City-Bureau / city-scrapers-cle

City Scrapers project for Cleveland
https://cityscrapers.org/
MIT License
15 stars 14 forks source link

🕷️ Fix spider: Cuyahoga County Technical Advisory Committee #72

Closed SimmonsRitchie closed 10 months ago

SimmonsRitchie commented 10 months ago

What's this PR do?

Fixes our Cuyahoga County Technical Advisory Committee spider (aka. cuya_technical_advisory_committee), which broke due to URL and page structure changes.

[Note: Builds on #71, which should be reviewed first]

Why are we doing this?

We want working scrapers, of course 🤖 The changes in this PR include URL and parser changes to the cuya_technical_advisory_committee spider .

Steps to manually test

After installing the project using pipenv (see Readme):

  1. Activate the virtual environment:

    pipenv shell
  2. Run the spider:

    scrapy crawl cuya_technical_advisory_committee -O test_output.csv
  3. Monitor the stdout and ensure that the crawl proceeds without raising any errors. Pay attention to the final status report from scrapy.

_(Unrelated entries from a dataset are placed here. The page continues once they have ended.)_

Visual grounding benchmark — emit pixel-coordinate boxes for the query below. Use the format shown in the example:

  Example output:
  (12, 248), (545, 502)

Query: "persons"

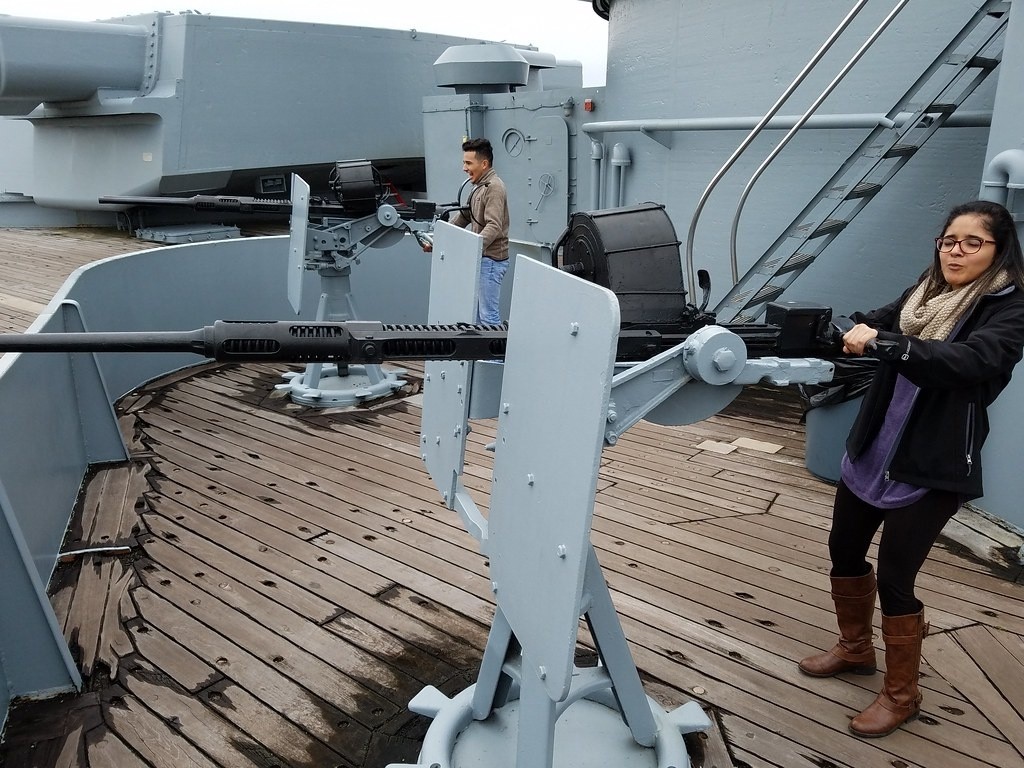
(423, 138), (510, 325)
(798, 200), (1024, 739)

  4. Inspect test_output.csv to ensure the data looks valid. I suggest opening a few of the URLs under the source column of test_output.csv and comparing the data for the row with what you see on the page.

Are there any smells or added technical debt to note?

skorasaurus commented 10 months ago

Thanks so much for all of your work :100: :1st_place_medal:

SimmonsRitchie commented 10 months ago

Thank you, @skorasaurus! I appreciate the kind words.